Home / News / Urgent answers needed as cladding on hospital ‘likely’ to be unsafe

Urgent answers needed as cladding on hospital ‘likely’ to be unsafe

Unite, the UK and Ireland’s largest union, is demanding urgent answers after it was revealed this week that cladding on the unfinished Midland Metropolitan hospital is expected to be found to be unsafe.

The revelations have emerged 600 days after Carillion the principal contractor on the project went bust on 15 January 2018.

Unite is highly concerned that the concerns about the cladding have only just emerged. Similar concerns about the cladding on the Royal Liverpool hospitals emerged a year ago. Unite is further concerned that the cladding would have been installed after the tragic Grenfell fire on 14 June 2017.

If the hospital had become operational and the cladding had remained in place it would have placed both patients and staff at risk.

Unite regional officer Su Lowe, said: “The devil may care attitude of Carillion is beyond comprehension, apparently it was prepared to clad the Midland Metropolitan hospital in a dangerous material. Even after the tragic events of Grenfell it appears not to have thought it necessary to check, amend or remove the cladding on our new hospital.

“Questions also need to be raised about why the cladding wasn’t checked earlier, today (6 September) marks 600 days since Carillion’s collapse. By now we should have had our desperately needed hospital fully operational but instead we are still discovering serious flaws with the project. There needs to be an urgent investigation about who knew about concerns about the cladding and when.

“If senior managers of Carillion were aware of the issue and they chose to do nothing about it then the question needs to be asked if they were intentionally endangering the public, whether the law has been broken and what further action should be taken.

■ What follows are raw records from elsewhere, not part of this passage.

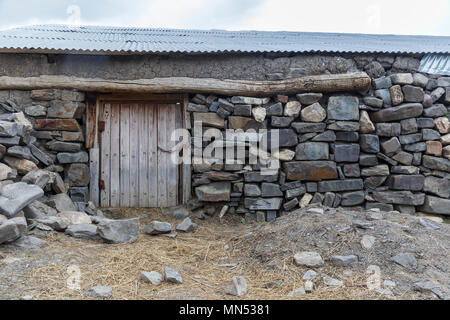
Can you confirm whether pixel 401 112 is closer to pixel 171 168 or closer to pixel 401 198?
pixel 401 198

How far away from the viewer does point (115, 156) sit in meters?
5.11

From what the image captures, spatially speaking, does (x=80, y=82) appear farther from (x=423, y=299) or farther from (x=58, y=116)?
(x=423, y=299)

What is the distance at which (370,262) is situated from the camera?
8.95 ft

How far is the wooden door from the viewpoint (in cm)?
509

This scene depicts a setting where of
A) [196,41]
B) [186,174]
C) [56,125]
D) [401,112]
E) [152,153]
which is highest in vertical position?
[196,41]

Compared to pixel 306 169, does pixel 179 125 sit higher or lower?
higher

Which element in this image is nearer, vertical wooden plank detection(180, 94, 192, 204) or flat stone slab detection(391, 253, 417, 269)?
flat stone slab detection(391, 253, 417, 269)

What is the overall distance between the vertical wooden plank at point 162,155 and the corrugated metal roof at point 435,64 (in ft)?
12.4

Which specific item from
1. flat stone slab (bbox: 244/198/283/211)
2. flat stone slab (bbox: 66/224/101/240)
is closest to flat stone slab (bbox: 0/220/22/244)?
flat stone slab (bbox: 66/224/101/240)

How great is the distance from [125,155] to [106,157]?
0.27 m

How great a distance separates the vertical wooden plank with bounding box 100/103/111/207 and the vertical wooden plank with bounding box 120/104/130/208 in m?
0.18

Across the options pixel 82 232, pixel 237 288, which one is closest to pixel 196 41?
pixel 82 232

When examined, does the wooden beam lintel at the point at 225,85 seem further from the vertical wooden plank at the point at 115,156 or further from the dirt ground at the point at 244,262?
the dirt ground at the point at 244,262

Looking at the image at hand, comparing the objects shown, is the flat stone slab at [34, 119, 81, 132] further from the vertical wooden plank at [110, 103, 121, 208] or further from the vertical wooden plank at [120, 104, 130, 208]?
the vertical wooden plank at [120, 104, 130, 208]
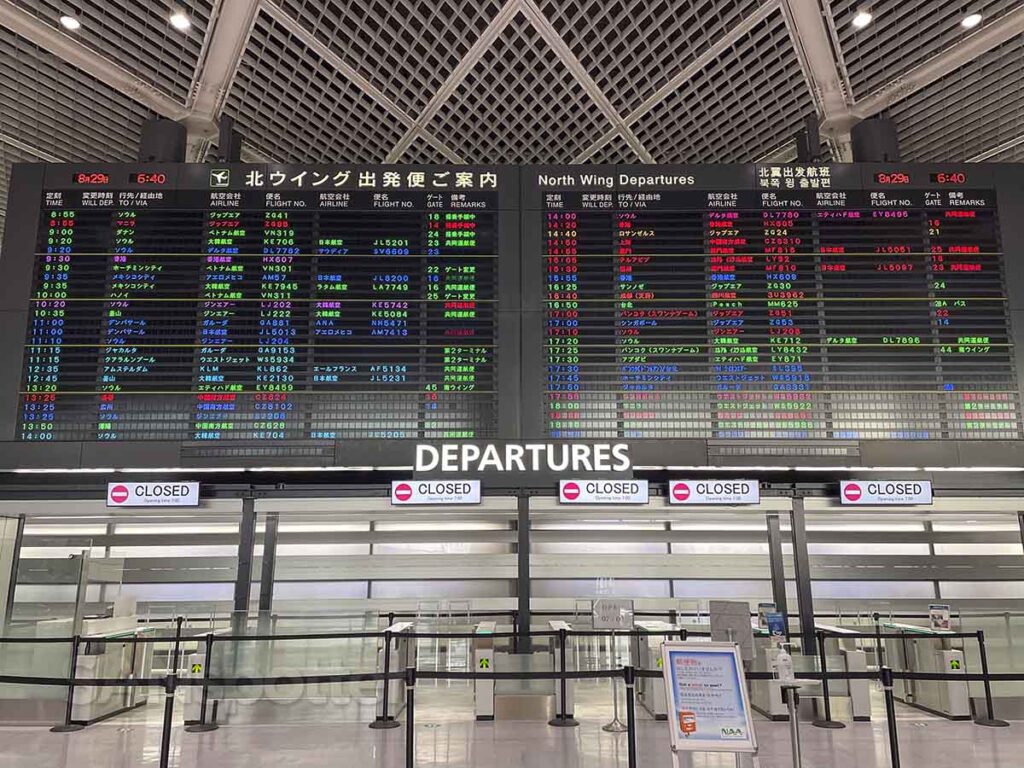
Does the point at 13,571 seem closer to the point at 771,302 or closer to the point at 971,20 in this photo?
the point at 771,302

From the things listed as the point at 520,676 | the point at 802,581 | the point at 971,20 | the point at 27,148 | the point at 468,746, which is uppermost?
the point at 971,20

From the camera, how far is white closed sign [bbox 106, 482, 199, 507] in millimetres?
6957

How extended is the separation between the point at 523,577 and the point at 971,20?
22.9 feet

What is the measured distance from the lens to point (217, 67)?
292 inches

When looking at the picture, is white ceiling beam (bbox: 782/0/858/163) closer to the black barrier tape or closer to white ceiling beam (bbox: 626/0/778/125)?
white ceiling beam (bbox: 626/0/778/125)

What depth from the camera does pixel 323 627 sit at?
755 cm

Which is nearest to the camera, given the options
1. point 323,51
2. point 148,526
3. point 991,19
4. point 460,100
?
point 991,19

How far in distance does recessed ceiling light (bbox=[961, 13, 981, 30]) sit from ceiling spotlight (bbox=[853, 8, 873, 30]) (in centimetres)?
84

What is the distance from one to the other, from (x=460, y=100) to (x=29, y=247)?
4900 mm

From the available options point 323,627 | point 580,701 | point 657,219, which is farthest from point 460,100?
point 580,701

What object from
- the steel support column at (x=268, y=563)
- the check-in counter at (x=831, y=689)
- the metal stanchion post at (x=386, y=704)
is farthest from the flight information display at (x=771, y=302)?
the steel support column at (x=268, y=563)

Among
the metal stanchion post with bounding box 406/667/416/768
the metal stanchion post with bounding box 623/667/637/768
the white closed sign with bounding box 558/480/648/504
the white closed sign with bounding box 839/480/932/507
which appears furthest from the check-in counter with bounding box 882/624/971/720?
the metal stanchion post with bounding box 406/667/416/768

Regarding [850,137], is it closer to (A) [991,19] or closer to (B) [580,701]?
(A) [991,19]

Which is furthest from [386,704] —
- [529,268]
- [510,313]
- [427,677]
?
[529,268]
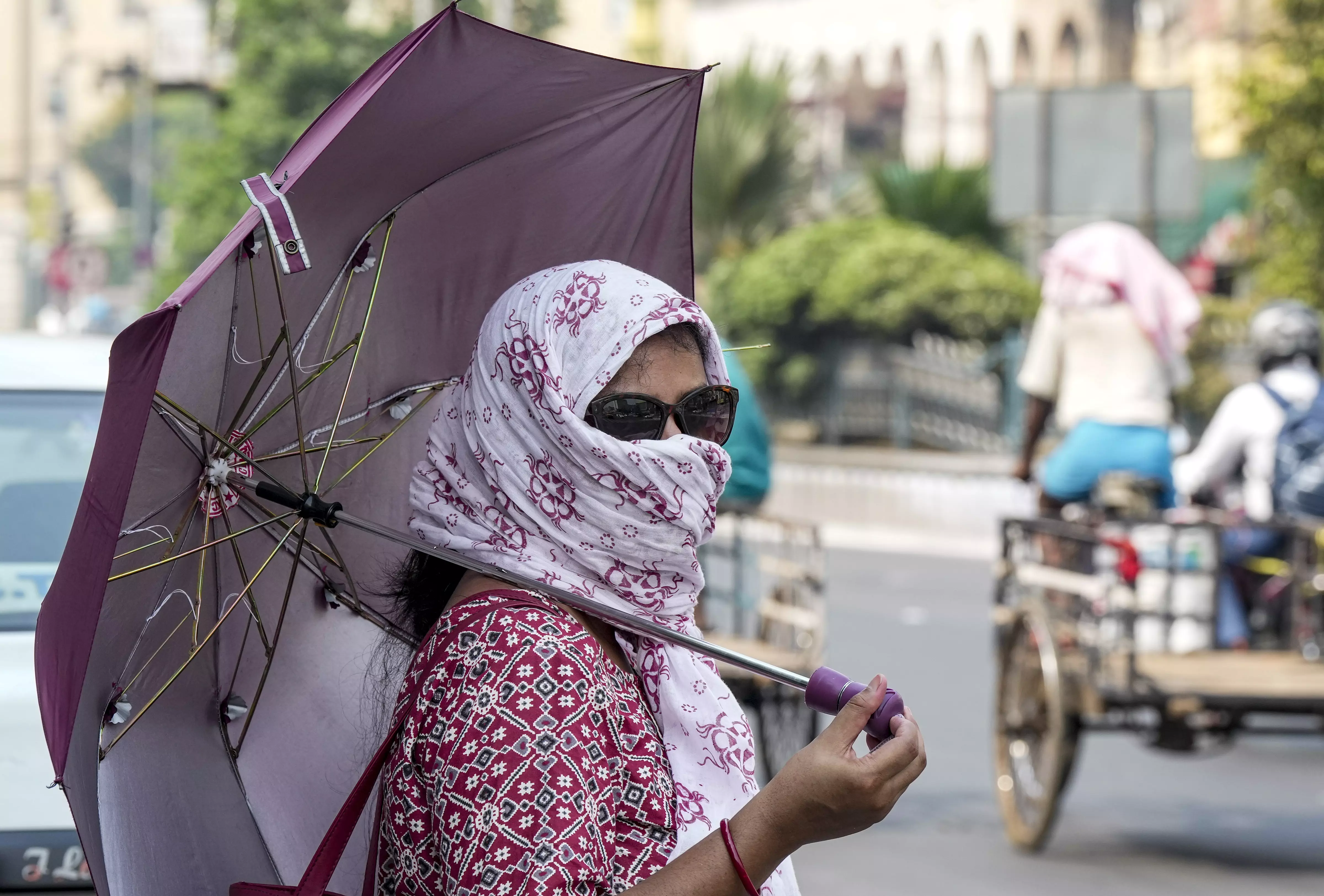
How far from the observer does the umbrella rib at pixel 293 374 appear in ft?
7.93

“Given the troubled history of this project, which is now not likely to be finished until 2022, it is essential the NHS trust is entirely transparent, so that when it does finally open patients and staff have confidence that they have a world class safe hospital.”

About Elizabeth Jordan

Elizabeth Jordan
I'm the Assistant Editor on BMJ. If you have any product or people information, or some news you'd like to share, please feel free to email me.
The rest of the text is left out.